After almost two years of contentious negotiations, the European Union and the United Kingdom have drafted a withdrawal agreement. The 585-page agreement details the regulations of the transition period for both sides after the UK exits the EU in March of 2019.

The deal aims to avoid a hard border between the UK and the EU, but several clauses within the agreement have proven controversial. One of the central points of dispute is the Irish border “backstop,” or the proposed solution to the fear of a hard border between EU member Ireland and Northern Ireland, which is part of the UK.

Key clauses in the draft

The draft covers topics ranging all the way from citizen’s movement across borders to the taxation of regional goods, such as Parma ham. There are, however, five essential stipulations in the agreement that are the most talked about.

Transition period

The transition period is outlined extensively in the draft. Under this agreement, EU customs law will prevail until December 31, 2020 to allow businesses and administrations time to prepare their infrastructure for new regulations.
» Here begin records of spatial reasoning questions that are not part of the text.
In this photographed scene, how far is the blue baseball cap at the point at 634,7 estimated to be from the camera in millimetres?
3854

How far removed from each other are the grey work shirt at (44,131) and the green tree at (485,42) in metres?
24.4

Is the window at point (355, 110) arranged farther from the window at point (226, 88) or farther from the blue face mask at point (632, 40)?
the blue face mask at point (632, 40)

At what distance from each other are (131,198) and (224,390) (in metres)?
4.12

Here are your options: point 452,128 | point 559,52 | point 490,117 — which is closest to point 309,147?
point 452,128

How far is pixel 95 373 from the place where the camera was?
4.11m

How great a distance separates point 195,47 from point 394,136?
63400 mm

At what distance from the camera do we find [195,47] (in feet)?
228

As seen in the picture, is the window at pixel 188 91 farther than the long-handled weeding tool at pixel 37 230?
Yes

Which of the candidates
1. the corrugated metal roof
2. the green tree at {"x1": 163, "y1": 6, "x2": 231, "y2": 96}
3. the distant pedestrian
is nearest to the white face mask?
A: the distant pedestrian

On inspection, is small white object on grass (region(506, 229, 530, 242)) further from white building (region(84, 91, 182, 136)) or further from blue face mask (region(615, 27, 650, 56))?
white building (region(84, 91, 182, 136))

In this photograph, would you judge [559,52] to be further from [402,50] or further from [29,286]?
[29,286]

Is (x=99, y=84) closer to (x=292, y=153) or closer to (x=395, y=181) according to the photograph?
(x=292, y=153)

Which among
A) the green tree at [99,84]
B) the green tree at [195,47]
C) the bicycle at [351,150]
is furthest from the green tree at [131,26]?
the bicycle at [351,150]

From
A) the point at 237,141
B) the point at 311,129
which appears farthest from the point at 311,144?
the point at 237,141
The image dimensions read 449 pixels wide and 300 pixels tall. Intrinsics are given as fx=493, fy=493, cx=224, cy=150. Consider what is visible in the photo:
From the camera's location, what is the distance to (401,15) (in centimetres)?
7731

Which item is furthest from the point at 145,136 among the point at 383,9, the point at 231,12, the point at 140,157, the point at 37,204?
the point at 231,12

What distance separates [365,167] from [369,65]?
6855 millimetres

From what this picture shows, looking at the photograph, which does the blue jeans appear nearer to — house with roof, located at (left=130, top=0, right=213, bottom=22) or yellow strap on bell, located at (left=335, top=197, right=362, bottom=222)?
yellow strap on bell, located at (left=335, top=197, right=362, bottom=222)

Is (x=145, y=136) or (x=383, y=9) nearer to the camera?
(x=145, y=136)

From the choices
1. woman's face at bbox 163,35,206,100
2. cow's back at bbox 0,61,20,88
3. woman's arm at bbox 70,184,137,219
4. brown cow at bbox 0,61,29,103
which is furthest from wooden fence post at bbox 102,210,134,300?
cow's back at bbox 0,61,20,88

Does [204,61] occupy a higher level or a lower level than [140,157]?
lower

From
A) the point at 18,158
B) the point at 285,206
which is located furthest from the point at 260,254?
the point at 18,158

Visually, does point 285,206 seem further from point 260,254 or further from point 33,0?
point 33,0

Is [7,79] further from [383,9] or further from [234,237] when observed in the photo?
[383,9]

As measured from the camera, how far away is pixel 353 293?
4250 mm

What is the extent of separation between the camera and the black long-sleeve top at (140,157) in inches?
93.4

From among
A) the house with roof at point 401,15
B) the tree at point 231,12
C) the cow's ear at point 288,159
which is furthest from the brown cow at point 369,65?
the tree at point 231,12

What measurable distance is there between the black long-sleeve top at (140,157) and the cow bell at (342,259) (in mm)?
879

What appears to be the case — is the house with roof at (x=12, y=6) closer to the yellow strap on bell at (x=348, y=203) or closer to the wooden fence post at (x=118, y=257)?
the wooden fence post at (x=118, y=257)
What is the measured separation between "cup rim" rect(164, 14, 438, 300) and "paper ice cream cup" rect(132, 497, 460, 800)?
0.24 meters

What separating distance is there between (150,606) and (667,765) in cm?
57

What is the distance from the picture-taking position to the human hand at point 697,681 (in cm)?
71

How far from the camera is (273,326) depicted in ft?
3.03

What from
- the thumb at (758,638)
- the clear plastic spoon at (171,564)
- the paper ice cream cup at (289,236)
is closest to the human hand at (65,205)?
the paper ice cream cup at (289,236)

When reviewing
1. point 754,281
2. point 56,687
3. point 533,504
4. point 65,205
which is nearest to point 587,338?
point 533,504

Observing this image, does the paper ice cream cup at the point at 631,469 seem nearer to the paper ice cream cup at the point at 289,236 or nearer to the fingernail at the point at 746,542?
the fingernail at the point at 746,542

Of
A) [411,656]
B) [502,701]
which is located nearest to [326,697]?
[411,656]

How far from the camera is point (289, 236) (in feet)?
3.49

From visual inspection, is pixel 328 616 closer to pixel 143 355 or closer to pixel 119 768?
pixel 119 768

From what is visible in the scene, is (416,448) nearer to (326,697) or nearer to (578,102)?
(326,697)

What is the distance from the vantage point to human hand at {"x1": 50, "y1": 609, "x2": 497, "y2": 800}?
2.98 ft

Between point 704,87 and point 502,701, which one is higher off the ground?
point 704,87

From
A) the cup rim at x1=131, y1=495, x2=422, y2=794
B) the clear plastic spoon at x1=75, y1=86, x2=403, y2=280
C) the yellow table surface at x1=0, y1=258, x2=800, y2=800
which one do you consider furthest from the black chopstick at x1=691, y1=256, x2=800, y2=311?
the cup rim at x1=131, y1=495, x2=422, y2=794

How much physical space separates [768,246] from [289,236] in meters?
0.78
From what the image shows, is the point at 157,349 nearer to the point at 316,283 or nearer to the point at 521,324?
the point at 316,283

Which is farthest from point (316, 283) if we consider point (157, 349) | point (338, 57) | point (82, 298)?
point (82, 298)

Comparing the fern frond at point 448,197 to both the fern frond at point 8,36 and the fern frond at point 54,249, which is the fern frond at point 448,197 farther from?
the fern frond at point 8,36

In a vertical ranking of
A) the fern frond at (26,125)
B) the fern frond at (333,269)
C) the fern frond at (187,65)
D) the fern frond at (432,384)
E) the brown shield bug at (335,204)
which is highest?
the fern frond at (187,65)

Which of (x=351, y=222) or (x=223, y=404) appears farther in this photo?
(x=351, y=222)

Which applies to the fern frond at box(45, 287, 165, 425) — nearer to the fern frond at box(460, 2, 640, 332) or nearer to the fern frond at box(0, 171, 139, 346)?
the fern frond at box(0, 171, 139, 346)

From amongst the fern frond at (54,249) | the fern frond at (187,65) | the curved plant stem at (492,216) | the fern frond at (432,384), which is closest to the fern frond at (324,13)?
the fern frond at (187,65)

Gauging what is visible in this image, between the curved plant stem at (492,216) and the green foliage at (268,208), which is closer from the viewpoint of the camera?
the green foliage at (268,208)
The UK will retain market access to the remaining 27 EU countries during this time, but will lose the right to vote on EU matters upon the exit date, according to the drafted agreement.

Irish “backstop”

The deal outlines a “backstop” arrangement for the Irish border. Should the EU and UK fail to reach an agreement by the end of the transitional period, a single customs territory will be established between Ireland and Northern Ireland. This clause is met with fears that British companies could take advantage of the single customs territory and manufacture and distribute products more cheaply, with access to tariff-free movement to the rest of the EU.

Citizen’s freedom of movement

The draft also guarantees freedom of movement to the more than three million EU citizens presiding in the UK and more than one million UK nationals in EU countries. In other words, citizens can continue to live, work, and move between EU member states freely, at least until a final agreement is reached.

Brexit bill

The Brexit bill within the agreement covers the UK’s divorce from the EU, and the methodology behind the UK’s financial obligation to the EU. Under this bill, the UK must honor all existing financial commitments to the EU programs. The British government estimates this commitment to be about €44 billion.

Joint dispute settlement

Finally, the draft demands that all regulatory, customs, and business disputes must be consulted and settled by a joint EU-UK committee. If no mutual solution can be found, an independent panel will be called upon to settle disputes.

Brexit negotiations are far from over, to say the least. With several contentious clauses argued both by supporters and dissenters of Brexit, major hurdles remain in the way of a “done deal.” Additionally, separately from the draft, the EU and UK must still negotiate their future relationships moving forward, particularly regarding trade.